## Consignes de travail
(a) D'après le texte sur le licenciement, de quand date la lettre de licenciement ?
(b) Relevez tous les noms propres du texte sur le licenciement, y compris ceux remplacés par une lettre entre crochets.
(c) Poursuivez le texte sur le licenciement à partir de sa dernière phrase.

## Texte extrait
::::::::::
Il est constant que lorsque les juges considèrent que les faits invoqués par l'employeur ne caractérisent pas une faute grave, ils doivent rechercher si ces faits n'en constituent pas moins une cause réelle et sérieuse de licenciement.

La lettre de licenciement du 14 novembre 2019, laquelle fixe les limites du litige, est rédigée dans les termes suivants :

'[...] Ce vendredi 18 octobre 2019, lors d'échanges avec un représentant de cette même société, vous vous êtes soudainement énervé, faisant alors preuve d'une violence verbale inadmissible et proférant à l'encontre de cette personne, différentes insultes. Ce comportement n'a pas manqué d'interpeller les salariés de [Z] se trouvant là. Monsieur [L], le Chargé d'Affaires en lien avec celle-ci, présent sur le site mais dans un autre service est immédiatement intervenu. En vain, plusieurs personnes ont tenté de vous raisonner et de vous calmer. Face à votre attitude et surtout la virulence de vos propos à l'égard de ce représentant de notre client, il vous a été demandé de quitter les lieux. Après entretien avec la direction de TSI PRODUCTION votre mise à pied conservatoire vous a alors été confirmée par Monsieur [L].

Si le client a pris acte de notre démarche à ce titre, il s'est aussitôt manifesté pour nous faire part de son mécontentement, considérant en effet ces agissements comme inacceptables.
::::::::::
## Matériel fourni
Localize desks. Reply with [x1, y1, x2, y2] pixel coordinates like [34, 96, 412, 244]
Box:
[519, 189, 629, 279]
::::::::::
## Réponses par consigne
(a) Elle date du 14 novembre 2019.

(b) [Z] ; Monsieur [L] ; TSI PRODUCTION

(c)
Ils le sont d'autant plus qu'en ce début d'année, vous étiez déjà à l'origine d'une violente altercation avec l'un de vos collègues. A la suite de ces premiers faits, nous avions d'ailleurs fait part de notre insatisfaction et vous avions invité à adopter une conduite professionnelle conforme aux attentes et aux obligations issues de votre contrat de travail. Nous avions en outre fait le choix, à l'époque de ne plus vous affecter sur le même chantier avec le collaborateur concerné et pour éviter toute difficulté [...]. (pièce n°3)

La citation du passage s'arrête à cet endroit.